Differential testing is a comparison-based testing technique: an implementation under test is executed on the same testcase as one or more reference implementations, and the resulting observable behavior is checked for equality. In the instruction-set-simulator (ISS) verification setting described by Verifying Instruction Set Simulators using Coverage-guided Fuzzing, the ISS under test is verified by comparing its execution results with those of other reference ISSs, which may include multiple references.

The compared observations can include normal execution results as well as failures.

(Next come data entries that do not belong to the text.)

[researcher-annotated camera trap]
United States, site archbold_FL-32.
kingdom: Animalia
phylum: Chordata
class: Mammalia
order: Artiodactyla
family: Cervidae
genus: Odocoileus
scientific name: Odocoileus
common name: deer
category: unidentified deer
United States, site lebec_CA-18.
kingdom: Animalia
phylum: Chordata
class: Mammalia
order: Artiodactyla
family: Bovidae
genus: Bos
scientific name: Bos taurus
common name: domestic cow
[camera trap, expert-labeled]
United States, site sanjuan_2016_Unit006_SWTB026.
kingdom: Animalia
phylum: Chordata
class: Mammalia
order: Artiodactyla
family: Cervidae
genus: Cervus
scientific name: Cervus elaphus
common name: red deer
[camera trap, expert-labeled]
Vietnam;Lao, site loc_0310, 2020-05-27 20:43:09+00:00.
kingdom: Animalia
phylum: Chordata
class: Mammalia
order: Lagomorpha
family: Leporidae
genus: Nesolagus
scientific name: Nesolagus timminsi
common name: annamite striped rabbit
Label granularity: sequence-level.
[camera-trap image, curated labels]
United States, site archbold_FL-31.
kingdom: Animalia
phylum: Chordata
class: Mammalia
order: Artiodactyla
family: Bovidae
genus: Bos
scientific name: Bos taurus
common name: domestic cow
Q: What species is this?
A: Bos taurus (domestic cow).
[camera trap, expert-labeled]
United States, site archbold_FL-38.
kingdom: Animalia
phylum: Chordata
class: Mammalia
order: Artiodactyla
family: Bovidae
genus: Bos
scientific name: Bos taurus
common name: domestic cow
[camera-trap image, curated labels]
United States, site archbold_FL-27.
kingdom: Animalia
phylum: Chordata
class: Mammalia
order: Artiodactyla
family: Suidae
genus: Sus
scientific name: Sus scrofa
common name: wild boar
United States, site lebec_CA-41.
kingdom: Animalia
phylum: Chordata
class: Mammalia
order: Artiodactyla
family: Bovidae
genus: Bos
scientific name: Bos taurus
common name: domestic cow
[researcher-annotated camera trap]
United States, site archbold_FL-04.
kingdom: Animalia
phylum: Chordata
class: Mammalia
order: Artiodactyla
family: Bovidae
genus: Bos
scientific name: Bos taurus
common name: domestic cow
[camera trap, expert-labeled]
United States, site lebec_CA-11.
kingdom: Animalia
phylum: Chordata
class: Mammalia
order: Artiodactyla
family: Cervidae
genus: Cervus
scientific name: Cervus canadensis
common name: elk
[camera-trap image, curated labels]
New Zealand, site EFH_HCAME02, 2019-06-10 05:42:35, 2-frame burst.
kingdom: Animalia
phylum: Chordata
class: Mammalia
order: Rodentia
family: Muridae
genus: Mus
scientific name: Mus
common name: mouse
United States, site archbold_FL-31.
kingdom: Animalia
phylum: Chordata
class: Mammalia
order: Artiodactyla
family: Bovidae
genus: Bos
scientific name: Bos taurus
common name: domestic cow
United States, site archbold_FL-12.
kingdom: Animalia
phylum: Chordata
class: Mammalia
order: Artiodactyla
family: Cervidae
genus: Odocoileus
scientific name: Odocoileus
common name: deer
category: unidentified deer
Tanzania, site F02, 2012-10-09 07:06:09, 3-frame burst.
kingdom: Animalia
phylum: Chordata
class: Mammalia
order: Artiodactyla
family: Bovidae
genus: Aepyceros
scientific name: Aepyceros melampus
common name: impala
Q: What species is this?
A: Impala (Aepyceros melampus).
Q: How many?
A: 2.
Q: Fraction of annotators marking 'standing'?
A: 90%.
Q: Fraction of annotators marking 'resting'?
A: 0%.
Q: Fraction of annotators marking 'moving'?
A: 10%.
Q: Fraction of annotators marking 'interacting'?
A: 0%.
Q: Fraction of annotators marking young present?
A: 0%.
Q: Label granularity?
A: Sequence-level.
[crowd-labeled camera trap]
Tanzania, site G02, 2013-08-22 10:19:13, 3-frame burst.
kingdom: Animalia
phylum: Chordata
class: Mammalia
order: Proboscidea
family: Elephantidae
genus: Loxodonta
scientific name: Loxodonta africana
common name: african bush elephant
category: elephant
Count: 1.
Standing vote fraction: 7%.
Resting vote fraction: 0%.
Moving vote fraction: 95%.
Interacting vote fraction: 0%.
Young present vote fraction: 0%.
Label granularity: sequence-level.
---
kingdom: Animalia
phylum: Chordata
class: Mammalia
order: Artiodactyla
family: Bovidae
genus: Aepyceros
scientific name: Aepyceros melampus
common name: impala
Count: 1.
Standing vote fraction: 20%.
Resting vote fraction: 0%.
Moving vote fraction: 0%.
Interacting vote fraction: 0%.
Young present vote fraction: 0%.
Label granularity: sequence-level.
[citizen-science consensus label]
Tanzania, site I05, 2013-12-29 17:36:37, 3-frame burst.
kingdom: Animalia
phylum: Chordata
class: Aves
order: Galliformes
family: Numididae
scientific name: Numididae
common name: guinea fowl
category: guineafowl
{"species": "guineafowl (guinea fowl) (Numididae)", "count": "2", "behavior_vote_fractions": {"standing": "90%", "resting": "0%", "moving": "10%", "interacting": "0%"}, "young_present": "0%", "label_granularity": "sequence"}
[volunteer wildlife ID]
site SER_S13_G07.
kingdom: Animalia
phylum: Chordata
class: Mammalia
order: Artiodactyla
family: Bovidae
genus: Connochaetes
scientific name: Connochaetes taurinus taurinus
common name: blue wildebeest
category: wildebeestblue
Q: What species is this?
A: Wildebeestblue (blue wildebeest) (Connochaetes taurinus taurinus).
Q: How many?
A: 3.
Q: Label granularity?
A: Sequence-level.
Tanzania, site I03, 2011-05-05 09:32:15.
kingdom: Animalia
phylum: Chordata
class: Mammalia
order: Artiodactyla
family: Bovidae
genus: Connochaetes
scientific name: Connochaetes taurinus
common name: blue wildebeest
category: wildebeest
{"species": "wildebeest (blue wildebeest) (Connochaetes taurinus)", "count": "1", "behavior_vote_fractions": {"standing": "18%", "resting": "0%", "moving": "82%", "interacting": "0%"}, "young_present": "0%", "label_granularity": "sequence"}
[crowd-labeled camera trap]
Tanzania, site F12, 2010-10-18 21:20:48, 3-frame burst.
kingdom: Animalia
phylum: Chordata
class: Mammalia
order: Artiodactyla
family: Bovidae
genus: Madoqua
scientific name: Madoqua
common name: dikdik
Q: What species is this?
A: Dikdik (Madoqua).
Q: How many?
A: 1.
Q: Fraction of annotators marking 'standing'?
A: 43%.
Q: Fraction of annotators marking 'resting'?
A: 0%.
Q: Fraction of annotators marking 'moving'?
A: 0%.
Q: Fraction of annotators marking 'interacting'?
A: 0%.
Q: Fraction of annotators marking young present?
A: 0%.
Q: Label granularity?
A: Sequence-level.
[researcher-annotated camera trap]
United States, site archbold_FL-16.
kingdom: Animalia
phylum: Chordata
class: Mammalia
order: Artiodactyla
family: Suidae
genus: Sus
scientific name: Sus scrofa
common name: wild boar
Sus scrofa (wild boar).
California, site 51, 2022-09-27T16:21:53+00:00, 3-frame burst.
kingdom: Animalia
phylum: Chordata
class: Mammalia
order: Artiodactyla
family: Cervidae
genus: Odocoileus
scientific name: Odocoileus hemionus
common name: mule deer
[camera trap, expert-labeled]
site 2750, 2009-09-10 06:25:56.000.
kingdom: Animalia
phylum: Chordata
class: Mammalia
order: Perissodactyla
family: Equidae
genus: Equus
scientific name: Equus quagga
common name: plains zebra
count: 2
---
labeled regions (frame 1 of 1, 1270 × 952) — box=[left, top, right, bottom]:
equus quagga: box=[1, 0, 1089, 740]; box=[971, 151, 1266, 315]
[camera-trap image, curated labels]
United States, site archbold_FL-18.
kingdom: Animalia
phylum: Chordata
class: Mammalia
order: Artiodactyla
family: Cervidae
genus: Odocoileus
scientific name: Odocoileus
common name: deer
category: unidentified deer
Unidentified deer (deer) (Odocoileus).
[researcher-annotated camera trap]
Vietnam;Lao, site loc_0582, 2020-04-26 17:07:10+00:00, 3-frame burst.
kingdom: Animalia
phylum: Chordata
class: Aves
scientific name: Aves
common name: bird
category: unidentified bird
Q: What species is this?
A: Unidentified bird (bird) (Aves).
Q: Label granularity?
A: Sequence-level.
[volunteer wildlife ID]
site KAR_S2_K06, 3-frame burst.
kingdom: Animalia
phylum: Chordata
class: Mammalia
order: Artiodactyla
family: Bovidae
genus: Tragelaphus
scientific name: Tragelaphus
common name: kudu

The ISS-verification workflow reports mismatches, including crashes, and checks equality over result data such as register values and selected memory content.

Workflow in ISS verification

In the cited ISS-verification workflow, differential testing is used after testcase generation:

A coverage-guided fuzzer generates a testset.
Each generated binary bytestream is interpreted as a sequence of instructions for the ISS under test.
The bytestream is embedded into a predefined ELF template to form an ELF testcase.
The ELF template provides an execution frame: prefix code initializes the ISS into a predefined initial state, including predefined register values so that all ISS implementations start from the same state; suffix code collects results and stops the simulation.
During testset evaluation, the ISS under test and a reference ISS execute the testcase, and their results are checked for equality.

Input scope

The ISS-verification approach is not limited to predefined instruction subsets. The evidence describes considering all possible instructions and instruction sequences, including illegal instructions, with the intent of exercising uncommon or error cases.

Interpreting mismatches

A mismatch is a signal for investigation, not automatically proof of an implementation bug. The cited work notes that mismatches can arise from configuration differences, such as different memory sizes or peripheral mappings in the address space. For example, a load/store instruction may succeed in one ISS and fail in another because of such configuration differences; the authors state that these mismatches are not considered bugs. Therefore, reported mismatches must be analyzed to determine whether they correspond to real ISS defects.

Relationship to coverage-guided fuzzing

In the cited paper, differential testing is paired with coverage-guided fuzzing. The fuzzer builds a testset by generating instruction bytestreams and transforming them into ELF testcases; the resulting testset is then evaluated by comparing the ISS under test against reference ISS implementations.